For a student of medieval literature, one of the best-known Franciscans of Canterbury is James Ryman, carol collector extraordinaire. Ryman is credited as the author or compiler of a manuscript of English carols and songs (now Cambridge University Library MS. Ee 1.12) which contains more than 170 individual texts, of which a list can be found here. The manuscript was written in 1492, and preserves something like a quarter of all surviving fifteenth-century English carols. I post his carols here quite regularly, under this tag, but it would take a long time to get through them all! The carols in the manuscript were all printed in 1892, in a volume accessible in full online here. Whether he wrote or collected them, Ryman produced a valuable set of poems for posterity to enjoy, and I couldn't help hearing his carols in my head as I wandered round Greyfriars. In the spirit of their founder, the English Franciscans included a good few poets and carollers - apart from Ryman, there's Oxford's William Herebert (often quoted on this blog) and John of Grimestone, whose carol collection includes some exquisite lullaby lyrics (here, here and here).
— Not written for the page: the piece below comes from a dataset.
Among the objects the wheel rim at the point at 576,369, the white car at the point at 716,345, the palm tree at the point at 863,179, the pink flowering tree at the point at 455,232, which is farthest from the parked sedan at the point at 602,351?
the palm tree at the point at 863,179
And so let's close with one of Ryman's carols, a really lovely macaronic version of the Marian antiphon for the Easter season, 'Regina caeli'. Because this is late and straightforward Middle English, I've given it in modern spelling, but the original text is here.

Stella celi, micaris clare;
Regina celi, letare.

O queen of bliss, thy son Jesus,
Quem meruisti portare,
God and man is, we believe thus:
Regina celi, letare.

O lady free, the king of grace,
Quem meruisti portare,
Hath ordained thee a joyful place:
Regina celi, letare.

O spouse most bright, thy son alone,
Quem meruisti portare,
Thy place hath dight next to the throne:
Regina celi, letare.

O mother dear of god and man,
Quem meruisti portare,
Thou art more pure than tongue tell can:
Regina celi, letare.

O mother mild, thy son so good,
Quem meruisti portare,
For man so wild died on the rood:
Regina celi, letare.

O meek of mind, thy son also,
Quem meruisti portare,
Hath brought mankind from pain and woe,
Regina celi, letare.

O virgin pure, as he behight, [promised]
Quem meruisti portare,
He rose, full sure, by his great might:
Regina celi, letare.

O empress, that emperor,
Quem meruisti portare,
In our distress he is succour:
Regina celi, letare.

O heavenly star, the prince of peace,
Quem meruisti portare,
Our ghostly war by thee doth cease:
Regina celi, letare.

For us pray thou to Emmanuel,
Quem meruisti portare,
So that we may in heaven dwell:
Regina celi, letare.


Anonymous said...

Thanks for this. I'll be heading there on this excellent recommendation!

@drkensf said...

As a professor of British literature who teaches at the University of Saint Francis, I really appreciated this blog entry. The commentary is informative and the pictures lovely. Thanks!

Clerk of Oxford said...

Thank you both for commenting!

Steffen said...

This really is an architectural gem! I love the almost reluctant Gothic of the arches and its sequestered place in the geography. I'm very tempted to go to Canterbury myself and have a closer look.